> [ZIEL DER ÜBUNG]: Führen Sie den Gerichtsbeschluss zum Rechtsweg für die Betreiberin einer Bäckerei-Verkaufsstelle ab dessen letztem Satz fort.

Entscheidungsstichwort (Thema)
Rechtsweg: Betreiberin einer Bäckerei-Verkaufsstelle
Leitsatz (amtlich)
Wehrt sich die aufgrund eines Pachtvertrags tätige Betreiberin einer Verkaufsstelle gegen die fristlose Kündigung ihres Vertragsverhältnisses mit dem Antrag festzustellen, daß diese unwirksam ist und nicht zu einer Beendigung ihres „Arbeitsverhältnisses” geführt hat, handelt es sich um einen sic-non-Fall im Sinne der Senatsrechtsprechung, für den der Rechtsweg zu den Gerichten für Arbeitssachen eröffnet ist.
Normenkette
ArbGG § 2 Abs. 1 Nr. 3 Buchst. a, b, § 5 Abs. 1 Sätze 1-2
Verfahrensgang
Tenor
1. Die weitere sofortige Beschwerde der Beklagten gegen den Beschluß des Landesarbeitsgerichts Hamburg vom 23. März 2000 – 5 Ta 1/00 – wird zurückgewiesen.
2. Die Beklagte hat die Kosten der weiteren sofortigen Beschwerde zu tragen.
3. Der Wert des Beschwerdegegenstandes wird auf 4.000,00 DM festgesetzt.
Gründe
I. Die Parteien streiten über die Wirksamkeit einer einvernehmlichen Aufhebung und einer fristlosen Kündigung ihres Vertragsverhältnisses. Zudem begehrt die Klägerin ihre Weiterbeschäftigung zu den bisherigen Bedingungen.

> [MATERIAL]:

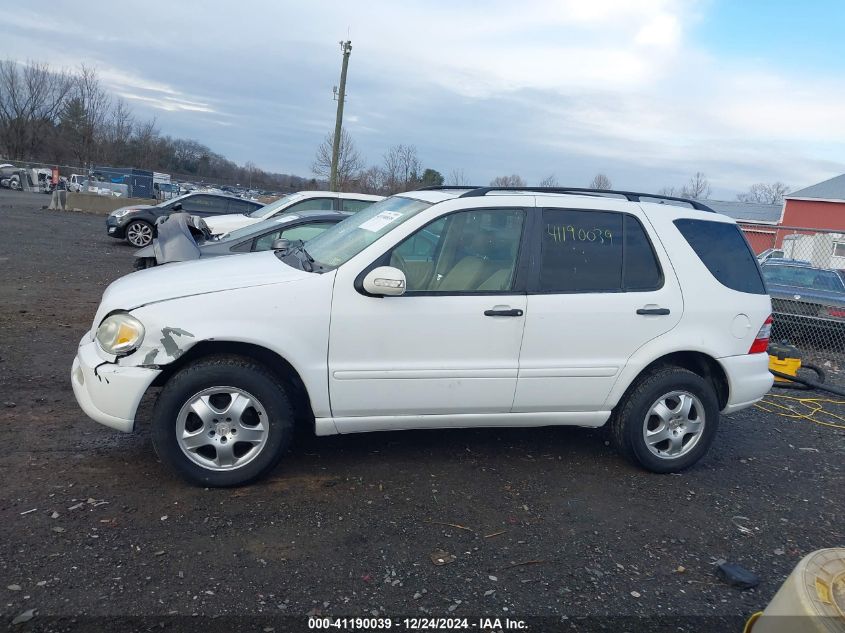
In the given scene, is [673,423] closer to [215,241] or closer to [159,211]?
[215,241]

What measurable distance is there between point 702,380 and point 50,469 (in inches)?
166

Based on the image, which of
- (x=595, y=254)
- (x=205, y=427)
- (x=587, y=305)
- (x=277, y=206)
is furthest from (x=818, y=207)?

> [ERGEBNIS]:
Die Beklagte betreibt eine Großbäckerei. Ihre Produkte vertreibt sie an die Endverbraucher über Verkaufsstellen, die sie – entweder als Mieterin oder als Eigentümerin – mit dem erforderlichen Inventar einrichtet und unterhält. Die Klägerin war seit etwa 20 Jahren in einer solchen Verkaufsstelle tätig. Rechtliche Grundlage dafür war seit dem 15. April 1989 ein „Pachtvertrag” vom Februar 1989, seit dem 1. Februar 1999 ein „Pacht- und Liefervertrag” vom Januar 1999 jeweils über das Geschäft Ho chaussee in H. Am 22. Juli 1999 vereinbarten die Parteien die Aufhebung des letzten Vertrages zum 31. Juli 1999. Am 14. Juli 1999 hatten sie zuvor einen „Pacht- und Liefervertrag” über das Ladengeschäft G allee in H geschlossen. Er trat nebst zwölf Anlagen vereinbarungsgemäß am 1. August 1999 in Kraft. Der Vertrag sieht in seiner Präambel vor, daß die Klägerin als „selbständiger Kaufmann” die genannte „Einzelhandelsverkaufsstelle” pachtet und die Produkte der Beklagten im eigenen Namen und auf eigene Rechnung vertreibt. Gemäß § 3 gewährt die Beklagte der Klägerin eine Provision auf die gelieferten Verkaufswaren. Laut Anlage 2 beträgt die Provision zwischen 30 und 40 % auf die „unverbindlich empfohlenen” Endverkaufspreise. Diese Preise hat die Klägerin zuzüglich Mehrwertsteuer an die Beklagte zu zahlen. Für die Überlassung des Ladengeschäfts zahlt die Klägerin gemäß § 6 des Vertrags eine „Umsatzpacht”. Sie beträgt nach Anlage 5 etwa 12 % des Gesamtumsatzes. Zu dessen Ermittlung hat sie sämtliche Verkäufe durch die von der Beklagten zur Verfügung gestellte Registrierkasse zu vereinnahmen und täglich abzurechnen. Nach § 9 des Vertrags ist die Klägerin verpflichtet, auf eigene Rechnung mindestens einen versicherungspflichtigen, nicht familienangehörigen Mitarbeiter zu beschäftigen.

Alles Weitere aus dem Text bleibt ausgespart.